2- sur le moyen d’inopposabilité de la décision de la caisse tiré de l’absence de matérialité d’un accident du travail:
L’article L.411-1 du code de la sécurité sociale dispose qu’est considéré comme accident du travail, quelle qu’en soit la cause, l’accident survenu par le fait ou à l’occasion du travail à toute personne salariée ou travaillant, à quelque titre ou en quelque lieu que ce soit, pour un ou plusieurs employeurs ou chefs d’entreprise.
Il en résulte que l’accident survenu pendant le temps et sur le lieu du travail est présumé être un accident du travail sauf à l’employeur ou à l’organisme social de rapporter la preuve qu’il a une cause totalement étrangère ou que le salarié s’est soustrait à son autorité.
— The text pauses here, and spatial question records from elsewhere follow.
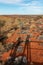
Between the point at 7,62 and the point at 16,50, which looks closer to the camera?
the point at 7,62

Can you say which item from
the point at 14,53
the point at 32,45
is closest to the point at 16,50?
the point at 14,53

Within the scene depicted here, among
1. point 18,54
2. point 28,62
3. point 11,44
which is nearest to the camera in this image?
point 28,62

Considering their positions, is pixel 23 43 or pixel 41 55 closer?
pixel 41 55

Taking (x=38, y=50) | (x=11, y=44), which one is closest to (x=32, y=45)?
(x=38, y=50)

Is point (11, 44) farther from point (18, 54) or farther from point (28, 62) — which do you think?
point (28, 62)

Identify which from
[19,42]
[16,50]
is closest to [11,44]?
[19,42]

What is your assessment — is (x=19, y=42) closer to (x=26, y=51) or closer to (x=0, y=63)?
(x=26, y=51)

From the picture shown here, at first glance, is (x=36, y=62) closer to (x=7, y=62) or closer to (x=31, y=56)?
(x=31, y=56)

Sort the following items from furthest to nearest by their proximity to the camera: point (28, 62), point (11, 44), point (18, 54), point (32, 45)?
1. point (11, 44)
2. point (32, 45)
3. point (18, 54)
4. point (28, 62)

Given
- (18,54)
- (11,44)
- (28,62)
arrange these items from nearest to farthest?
(28,62), (18,54), (11,44)

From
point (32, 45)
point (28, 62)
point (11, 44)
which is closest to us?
point (28, 62)
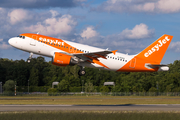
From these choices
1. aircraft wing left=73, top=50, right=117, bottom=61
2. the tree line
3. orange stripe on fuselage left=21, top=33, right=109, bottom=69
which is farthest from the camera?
the tree line

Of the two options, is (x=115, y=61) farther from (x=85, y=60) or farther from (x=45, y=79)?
(x=45, y=79)

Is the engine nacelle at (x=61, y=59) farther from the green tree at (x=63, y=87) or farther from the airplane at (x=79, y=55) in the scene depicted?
the green tree at (x=63, y=87)

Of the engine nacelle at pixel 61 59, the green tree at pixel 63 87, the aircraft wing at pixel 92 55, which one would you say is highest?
the aircraft wing at pixel 92 55

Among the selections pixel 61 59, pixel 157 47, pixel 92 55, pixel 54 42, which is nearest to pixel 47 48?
pixel 54 42

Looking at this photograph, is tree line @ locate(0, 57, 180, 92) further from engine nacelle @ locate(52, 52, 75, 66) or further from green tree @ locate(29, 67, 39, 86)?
engine nacelle @ locate(52, 52, 75, 66)

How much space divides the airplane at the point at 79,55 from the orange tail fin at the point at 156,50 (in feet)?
0.78

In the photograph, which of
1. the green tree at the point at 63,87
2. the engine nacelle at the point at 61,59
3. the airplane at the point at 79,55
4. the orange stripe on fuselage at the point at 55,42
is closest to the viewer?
the engine nacelle at the point at 61,59

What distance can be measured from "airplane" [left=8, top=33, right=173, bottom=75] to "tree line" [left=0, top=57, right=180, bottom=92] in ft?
213

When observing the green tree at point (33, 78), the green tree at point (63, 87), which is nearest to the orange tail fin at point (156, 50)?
the green tree at point (63, 87)

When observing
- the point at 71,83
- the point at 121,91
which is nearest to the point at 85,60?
the point at 121,91

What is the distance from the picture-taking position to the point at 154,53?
51781 mm

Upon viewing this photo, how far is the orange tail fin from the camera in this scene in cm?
5147

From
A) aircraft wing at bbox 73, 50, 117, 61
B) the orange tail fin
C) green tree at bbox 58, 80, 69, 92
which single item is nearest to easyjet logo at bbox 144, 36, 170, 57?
the orange tail fin

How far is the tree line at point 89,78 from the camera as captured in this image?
12094cm
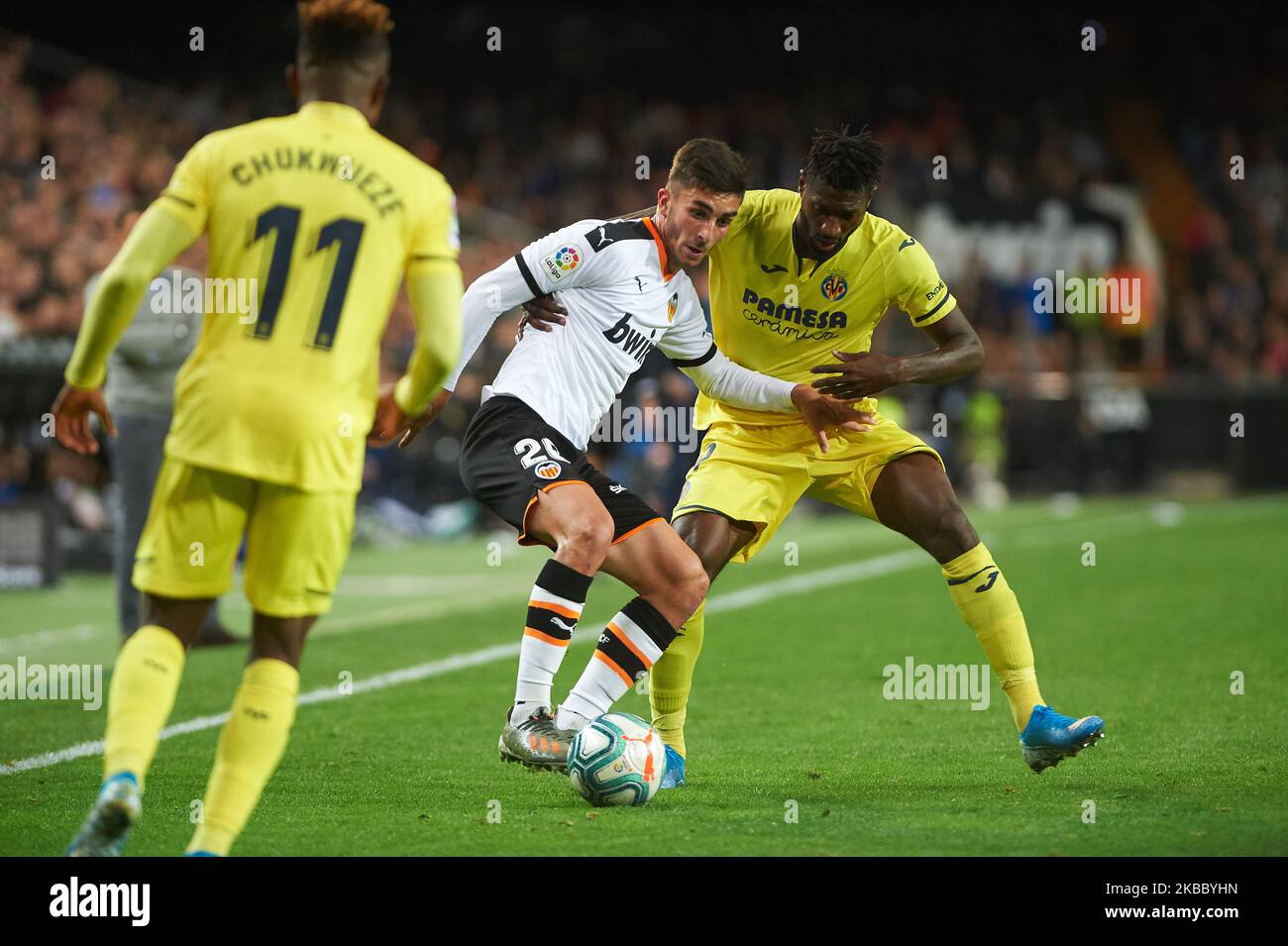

La charge de la preuve du fait accidentel pris en charge au titre de la législation professionnelle incombe à la caisse, qui doit établir, autrement que par les seules affirmations du salarié, la matérialité du fait dommageable ainsi que sa survenance aux temps et lieu du travail, l’accident étant alors présumé être un accident du travail, présomption qu’il incombe à l’employeur de détruire en rapportant la preuve de la cause totalement étrangère au travail.
La preuve de la matérialité de l’accident peut résulter d’éléments objectifs corroborant les déclarations du salarié, comme un certificat médical établi le jour même.
En l’espèce, la déclaration d’accident du travail datée du 14 décembre 2021 mentionne que l’accident est survenu le 09/12/2021 à 17h30, alors que la salariée 'participait au déchargement des produits venant de la centrale [7]' et que 'le chauffeur du camion aurait fait descendre du transpalette, une palette de granulés sur le pied de la victime', précisant que le transpalette est manuel, que le siège des lésions est le 'pied gauche', que l’horaire de travail de sa salariée était ce jour-là de 9h00 à 12h00 et de 13h00 à 18h00, et que la première personne avisée est M. [C] [I].
Il résulte donc de ces éléments d’une part que le fait accidentel est survenu au temps et au lieu de travail.
La circonstance qu’une palette de granulés a été descendue sur le pied gauche de la salariée, lors de la manipulation d’un transpalette pour décharger le camion par le chauffeur de celui-ci, caractérise un fait soudain survenu au temps et au lieu du travail.
Le certificat médical initial daté du 09/12/2021, jour du fait accidentel, établi par un médecin généraliste, mentionne 'écrasement pied gauche par une charge lourde’ et prescrit un arrêt de travail.
Ainsi, la lésion médicalement constatée l’a été le jour même du fait accidentel, et corrobore les indications de la déclaration d’accident du travail à la fois sur le siège des lésions (pied gauche) et sur les circonstances de celui-ci: la descente d’une palette de granulés sur le pied de la victime pouvant provoquer un écrasement par une charge lourde.
Il résulte donc des éléments ainsi transmis à la caisse que la teneur de la déclaration d’accident du travail, est corroborée par celle du certificat médical initial, faisant ressortir un fait survenu soudainement au temps et au lieu du travail ayant occasionné une lésion médicalement constatée le jour-même à la salariée, rendant la présomption d’accident du travail applicable.
Il incombe alors à l’employeur de la renverser en établissant la cause totalement étrangère au travail, preuve qu’il ne rapporte pas.
Le jugement doit en conséquence être confirmé en ce qu’il a dit opposable à l’employeur la décision de prise en charge au titre de la législation professionnelle de la caisse en date du 27 décembre 2021 de l’accident survenu le 9 décembre 2021 à la salariée.
Succombant en ses prétentions l’employeur doit être condamné aux entiers dépens.
Il serait inéquitable de laisser à la charge de la caisse les frais qu’elle a été amenée à exposer pour sa défense.
L’employeur doit être condamné à lui payer la somme de 1 500 euros sur le fondement de l’article 700 du code de procédure civile.
PAR CES MOTIFS,
— Confirme le jugement en ce qu’il a dit opposable à la société [9] la décision de prise en charge au titre de la législation professionnelle de la caisse en date du 27 décembre 2021 de l’accident survenu le 27 décembre 2021 à Mme [P] [S] [M],
y ajoutant,
— Condamne la société [9] à payer à la [5] la somme de 1 500 euros sur le fondement de l’article 700 du code de procédure civile,
— Condamne la société [9] aux entiers dépens.